When we passed through Frankfurt a couple of years ago, we happened to be there on a Sunday when all the museums were free. Today the admission into the Calligraphy Museum, on the temple site, is free. We stroll through marveling at the calligraphy on large sheets of paper.
We have timed our visit, quite accidentally, with the turning of colours on a particular tree. Its leaves are a bright red colour and we spend time shooting photos of the sun passing through these brilliant leaves. Other walkers have also noticed the effect and are happily photographing.
We walk the grounds, up steps, to lakes, over stepping stones to a waterfall, around old halls and temples and finally wind our way back to the main temple. There we see many young children dressed in traditional costume. We ask a couple of people and they tell us that when a child reaches an odd number age, say 3 or 5 or 7, it is celebrated by dressing up, going to the temple and out for lunch with family. The little girls look especially cute as geisha.
On Omotesando Road there are now more people about and the shops and restaurants are open. We stop at a shop that is selling rice cracker snacks, large round waffle crackers dipped in soya sauce. I’m ecstatic! A snack Debbie can eat. 250 Yen and totally worth it. The people we pass are reserved, friendly and not loud or brash. The talking horns are non-existent. We poke around in the shops, walk around some of the back roads and then go looking for lunch.

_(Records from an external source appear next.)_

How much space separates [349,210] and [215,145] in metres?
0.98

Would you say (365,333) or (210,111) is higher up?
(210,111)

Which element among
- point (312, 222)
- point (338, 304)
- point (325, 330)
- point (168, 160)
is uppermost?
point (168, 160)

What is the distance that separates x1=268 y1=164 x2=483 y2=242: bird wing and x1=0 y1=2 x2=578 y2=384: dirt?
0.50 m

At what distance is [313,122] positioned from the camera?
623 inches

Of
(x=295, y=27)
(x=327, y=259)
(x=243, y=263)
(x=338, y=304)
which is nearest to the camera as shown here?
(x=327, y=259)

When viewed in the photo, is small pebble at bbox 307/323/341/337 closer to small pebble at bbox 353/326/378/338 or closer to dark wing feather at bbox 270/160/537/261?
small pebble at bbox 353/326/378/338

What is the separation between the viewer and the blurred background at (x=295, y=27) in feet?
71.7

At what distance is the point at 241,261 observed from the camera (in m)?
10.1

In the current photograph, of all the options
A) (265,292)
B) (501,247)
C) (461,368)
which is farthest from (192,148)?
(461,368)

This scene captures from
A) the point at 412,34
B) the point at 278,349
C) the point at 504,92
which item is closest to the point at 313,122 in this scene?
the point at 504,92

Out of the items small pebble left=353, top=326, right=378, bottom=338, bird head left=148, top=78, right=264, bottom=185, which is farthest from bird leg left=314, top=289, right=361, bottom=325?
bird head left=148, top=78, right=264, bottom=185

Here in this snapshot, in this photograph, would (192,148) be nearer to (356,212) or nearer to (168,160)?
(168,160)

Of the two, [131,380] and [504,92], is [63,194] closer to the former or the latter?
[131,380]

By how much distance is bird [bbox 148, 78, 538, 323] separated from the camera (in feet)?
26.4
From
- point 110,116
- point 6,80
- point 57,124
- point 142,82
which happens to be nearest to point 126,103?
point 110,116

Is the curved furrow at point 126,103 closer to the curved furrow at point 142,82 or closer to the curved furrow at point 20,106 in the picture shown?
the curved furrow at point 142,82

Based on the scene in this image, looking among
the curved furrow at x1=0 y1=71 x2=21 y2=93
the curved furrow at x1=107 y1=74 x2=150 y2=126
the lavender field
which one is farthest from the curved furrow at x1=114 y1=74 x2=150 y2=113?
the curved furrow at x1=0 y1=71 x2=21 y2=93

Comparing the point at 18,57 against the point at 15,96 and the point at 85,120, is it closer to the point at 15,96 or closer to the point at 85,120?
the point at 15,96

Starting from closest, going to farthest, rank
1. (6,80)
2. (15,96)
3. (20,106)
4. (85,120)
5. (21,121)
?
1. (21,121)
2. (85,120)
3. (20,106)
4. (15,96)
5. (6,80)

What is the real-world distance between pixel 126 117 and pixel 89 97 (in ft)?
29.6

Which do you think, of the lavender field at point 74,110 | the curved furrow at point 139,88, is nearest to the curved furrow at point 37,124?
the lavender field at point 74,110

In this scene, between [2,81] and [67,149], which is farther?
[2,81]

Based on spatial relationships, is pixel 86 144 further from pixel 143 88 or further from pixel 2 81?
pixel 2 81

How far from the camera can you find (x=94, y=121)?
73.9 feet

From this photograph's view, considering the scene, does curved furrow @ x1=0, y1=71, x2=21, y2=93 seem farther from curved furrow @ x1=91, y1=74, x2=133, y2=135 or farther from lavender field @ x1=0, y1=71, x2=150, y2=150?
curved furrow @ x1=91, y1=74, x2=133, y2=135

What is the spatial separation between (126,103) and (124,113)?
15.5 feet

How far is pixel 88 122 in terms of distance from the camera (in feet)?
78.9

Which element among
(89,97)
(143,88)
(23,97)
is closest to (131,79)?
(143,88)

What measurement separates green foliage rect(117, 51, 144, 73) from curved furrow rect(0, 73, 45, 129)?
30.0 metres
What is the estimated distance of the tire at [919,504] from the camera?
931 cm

We end up at a restaurant called Onoya. We order chicken with rice and soup and sobaya noodle soup with tempura. We learn the sobaya is noodles made from buckwheat. Buckwheat does not have gluten in it, so it is Debbie friendly. The food is good, if not delicious. We try each other’s food and do not leave hungry. In Japan, soup is eaten with chopsticks and by picking up the bowl to drink the broth. I could get into this. The staff at the restaurant are super friendly and are very willing to help out the only two English speakers in the place.
We walk some more and then head back to the airport with tired legs and feet for our long haul over the Pacific.